The cry grew louder for ships. The submarine was cutting down the world’s whole fleet by a third. In February the Germans sank the Tuscania, loaded with American soldiers, 324 and 159 of them were lost. Uncle Sam tightened his lips and added the Tuscania’s dead soldiers to the Lusitania’s men and women and children on the invoice against Germany. He tightened his belt, too, and cut down his food for Europe’s sake. He loosened his purse-strings and poured out gold and bonds and war-savings stamps, borrowing, lending, and spending with the desperation of a gambler determined to break the bank.
While Davidge was still in the hospital the German offensive broke. It succeeded beyond the scope of the blackest prophecy. It threw the fear of hell into the stoutest hearts. All over the country people were putting pins in maps, always putting them farther back. Everybody talked strategy, and geography became the most dreadful of topics.

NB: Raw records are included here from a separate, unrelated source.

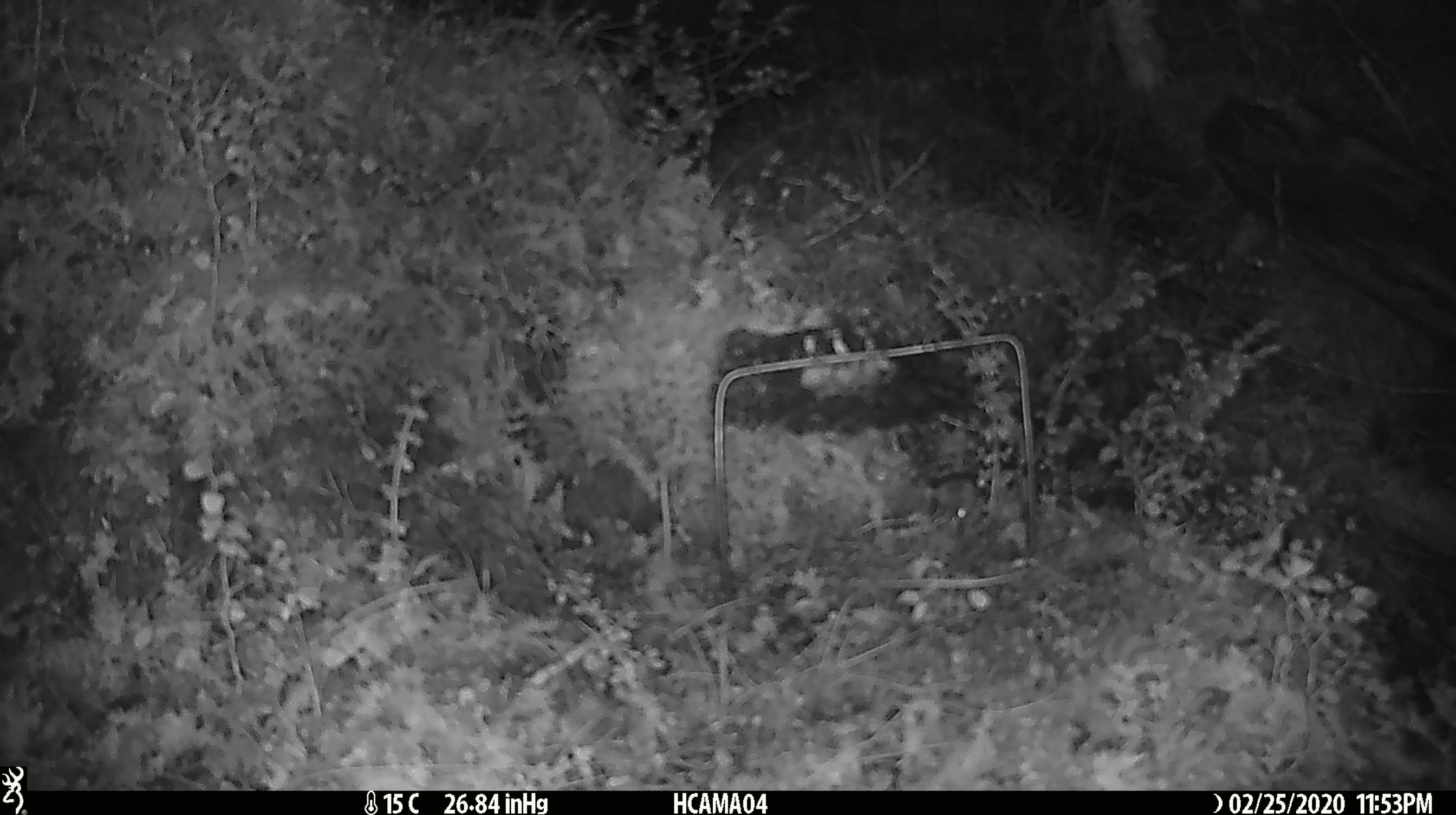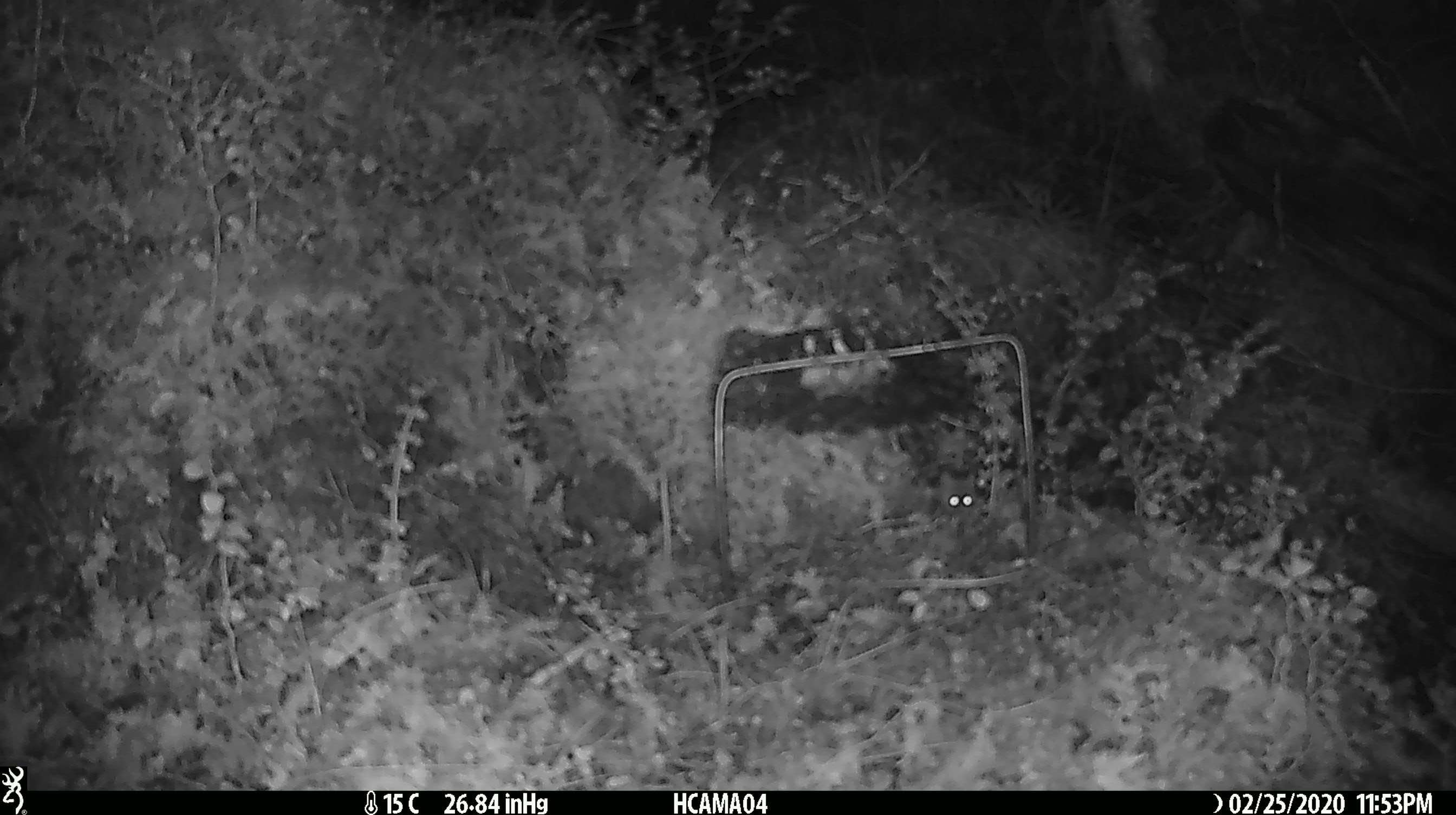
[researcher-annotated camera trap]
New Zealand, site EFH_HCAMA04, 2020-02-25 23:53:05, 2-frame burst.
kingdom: Animalia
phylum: Chordata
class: Mammalia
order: Rodentia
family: Muridae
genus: Mus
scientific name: Mus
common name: mouse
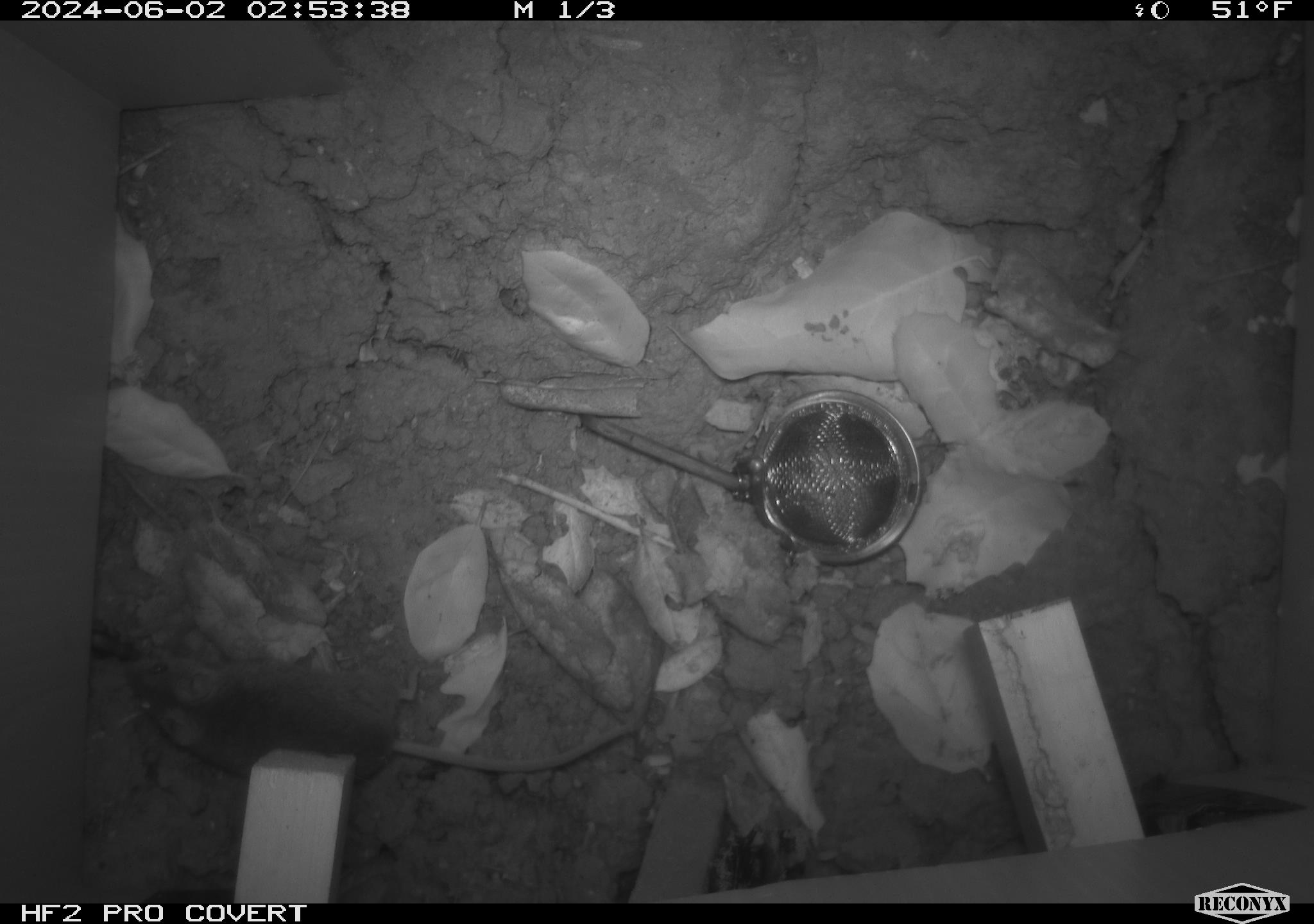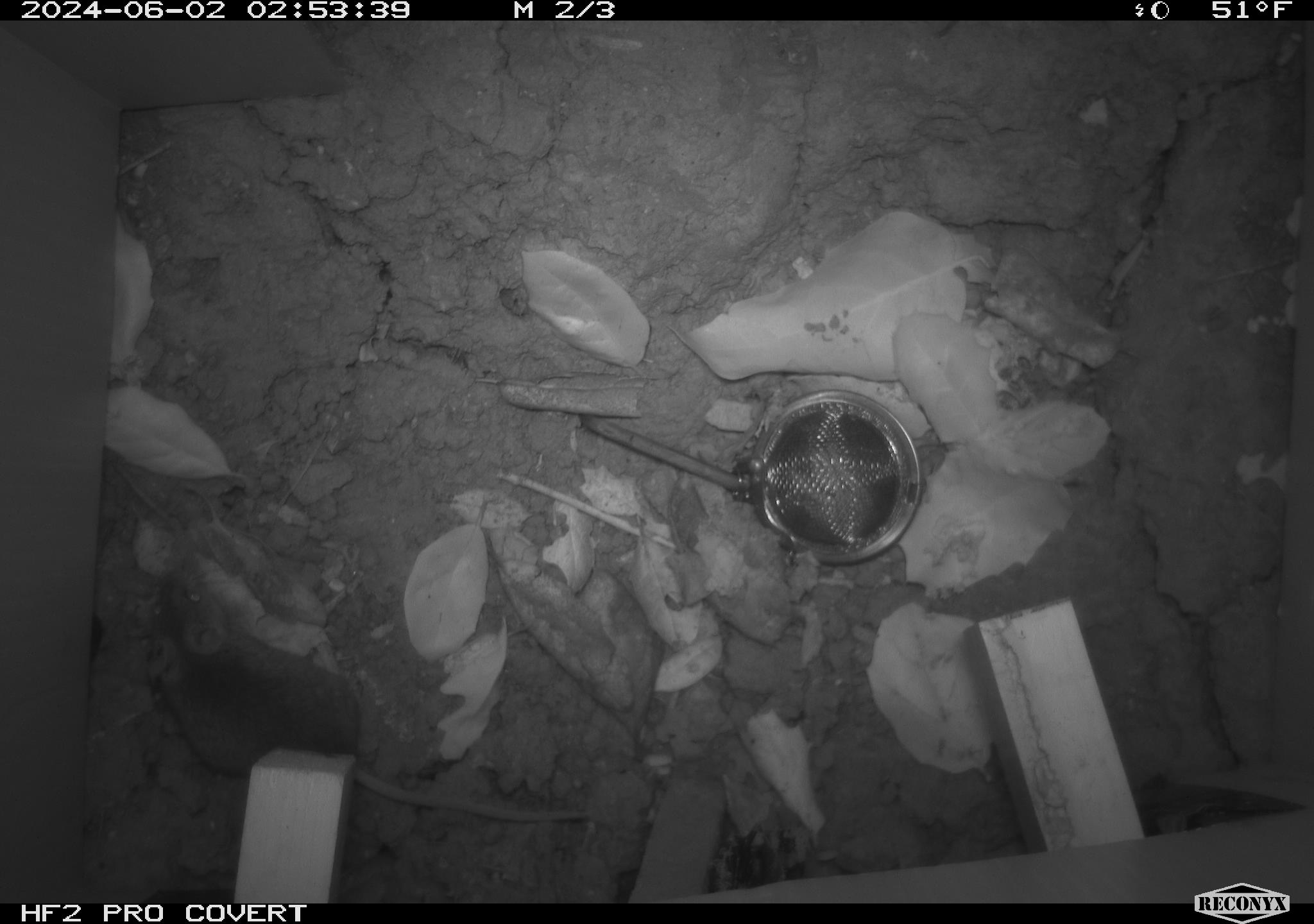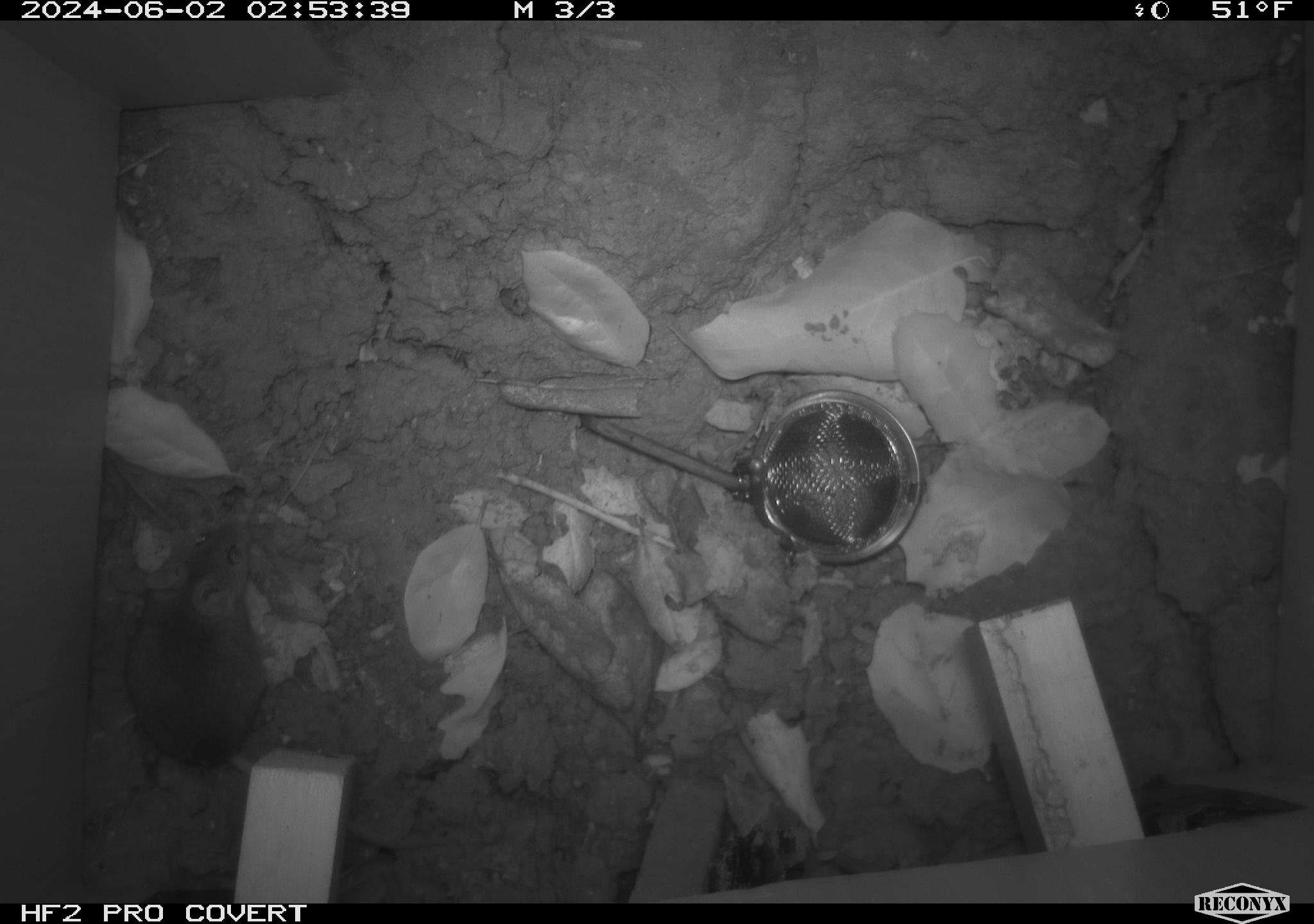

On March 29th Pershing threw what American troops were abroad into the general stock, gave them to Haig and Foch to use as they would.
On the same day the mysterious giant cannon of the Germans sent a shell into Paris, striking a church and killing seventy-five worshipers. And it was on a Good Friday that the men of Gott sent this harbinger of good-will.
The Germans began to talk of the end of Great Britain, the erasure of France, and the reduction of America to her proper place.
Spring came to the dismal world again with a sardonic smile. In Washington the flower-duel was renewed between the Embassy terrace and the Louise Home. The irises made a drive and the forsythia sent up its barrage. The wistaria and the magnolia counterattacked. The Senator took off his wig again to give official sanction to summer and to rub his bewildered head the better.
The roving breezes fluttered tragic newspapers everywhere––in the parks, on the streets, on the scaffolds of the buildings, along the tented lanes, and in the barrack-rooms.
This wind was a love-zephyr as of old. But the world was frosted with a tremendous fear. What if old England fell? Empires did fall. Nineveh, Babylon, and before them Ur and Nippur, and, after, Persia and Alexander’s Greece and Rome. Germany was making the great try to renew Rome’s sway; her Emperor called himself the Cæsar. What if he should succeed?
Distraught by so many successes, the Germans grew frantic. They were diverted from one prize to another.